Problem to work on
Copy out all the lines exactly. Omit pictures.

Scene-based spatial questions
┄┄┄┄┄┄

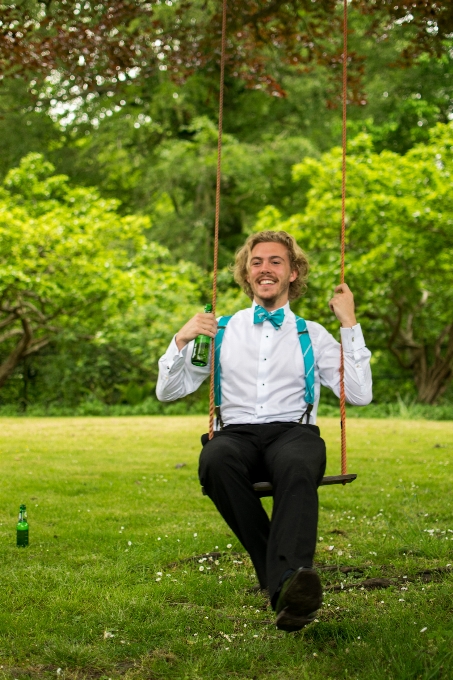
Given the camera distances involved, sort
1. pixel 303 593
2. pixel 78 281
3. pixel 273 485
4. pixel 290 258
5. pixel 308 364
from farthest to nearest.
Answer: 1. pixel 78 281
2. pixel 290 258
3. pixel 308 364
4. pixel 273 485
5. pixel 303 593

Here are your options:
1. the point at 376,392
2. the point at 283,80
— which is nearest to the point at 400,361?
the point at 376,392

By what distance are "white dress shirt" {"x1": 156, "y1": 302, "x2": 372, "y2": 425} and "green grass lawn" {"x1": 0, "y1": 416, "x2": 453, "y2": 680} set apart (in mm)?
864

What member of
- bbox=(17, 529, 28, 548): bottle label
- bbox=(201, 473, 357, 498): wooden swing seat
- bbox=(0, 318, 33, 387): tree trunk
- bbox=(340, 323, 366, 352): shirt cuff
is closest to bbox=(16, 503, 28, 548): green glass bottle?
bbox=(17, 529, 28, 548): bottle label

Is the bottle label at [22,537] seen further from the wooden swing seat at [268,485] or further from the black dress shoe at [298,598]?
the black dress shoe at [298,598]

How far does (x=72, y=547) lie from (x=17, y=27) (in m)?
4.56

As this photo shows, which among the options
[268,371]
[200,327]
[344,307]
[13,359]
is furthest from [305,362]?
[13,359]

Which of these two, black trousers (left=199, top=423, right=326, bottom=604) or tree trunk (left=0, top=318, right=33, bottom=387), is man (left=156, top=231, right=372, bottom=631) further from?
tree trunk (left=0, top=318, right=33, bottom=387)

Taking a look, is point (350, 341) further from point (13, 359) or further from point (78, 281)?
point (13, 359)

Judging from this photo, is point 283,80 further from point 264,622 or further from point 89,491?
point 264,622

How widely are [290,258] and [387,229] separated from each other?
1136 cm

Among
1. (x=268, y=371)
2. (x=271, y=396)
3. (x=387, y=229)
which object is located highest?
(x=387, y=229)

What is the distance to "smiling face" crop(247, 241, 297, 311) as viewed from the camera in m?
3.87

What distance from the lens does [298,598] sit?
9.04ft

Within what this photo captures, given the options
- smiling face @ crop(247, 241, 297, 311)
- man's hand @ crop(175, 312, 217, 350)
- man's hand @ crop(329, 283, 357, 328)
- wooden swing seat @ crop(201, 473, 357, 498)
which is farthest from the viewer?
smiling face @ crop(247, 241, 297, 311)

┄┄┄┄┄┄

Solution
Given the camera distances involved, sort
1. pixel 303 593
2. pixel 78 281
3. pixel 273 485
4. pixel 290 258
5. pixel 308 364
from farthest to nearest.
Answer: 1. pixel 78 281
2. pixel 290 258
3. pixel 308 364
4. pixel 273 485
5. pixel 303 593

Here are your options:
1. the point at 376,392
2. the point at 283,80
— which is nearest to the point at 400,361?
the point at 376,392

By what distance are "white dress shirt" {"x1": 156, "y1": 302, "x2": 372, "y2": 425} and "green grass lawn" {"x1": 0, "y1": 416, "x2": 453, "y2": 680} set apart (in mm)?
864

What member of
- bbox=(17, 529, 28, 548): bottle label
- bbox=(201, 473, 357, 498): wooden swing seat
- bbox=(0, 318, 33, 387): tree trunk
- bbox=(340, 323, 366, 352): shirt cuff
is closest to bbox=(16, 503, 28, 548): green glass bottle?
bbox=(17, 529, 28, 548): bottle label

Is the bottle label at [22,537] seen further from the wooden swing seat at [268,485] or further from the black dress shoe at [298,598]?
the black dress shoe at [298,598]

How far does (x=72, y=547) lie from (x=17, y=27) (in m)?
4.56

As this photo shows, which among the options
[268,371]
[200,327]
[344,307]
[13,359]
is furthest from [305,362]?
[13,359]

Which of these two, black trousers (left=199, top=423, right=326, bottom=604) or tree trunk (left=0, top=318, right=33, bottom=387), is man (left=156, top=231, right=372, bottom=631) further from?
tree trunk (left=0, top=318, right=33, bottom=387)

Taking a look, is point (350, 341) further from point (13, 359) or further from point (78, 281)?
point (13, 359)

Judging from this photo, is point 283,80 further from point 264,622 or further from point 89,491?
point 264,622

How widely are [290,258] and [387,229] separated from each other?
1136 cm

Among
1. (x=268, y=371)
2. (x=271, y=396)
3. (x=387, y=229)
which object is located highest?
(x=387, y=229)

What is the distance to "smiling face" crop(247, 241, 297, 311) as viewed from the camera in m?
3.87

What distance from the lens does [298,598] sit?
9.04ft

Within what this photo captures, given the options
- smiling face @ crop(247, 241, 297, 311)
- man's hand @ crop(175, 312, 217, 350)
- man's hand @ crop(329, 283, 357, 328)
- wooden swing seat @ crop(201, 473, 357, 498)
which is farthest from the viewer?
smiling face @ crop(247, 241, 297, 311)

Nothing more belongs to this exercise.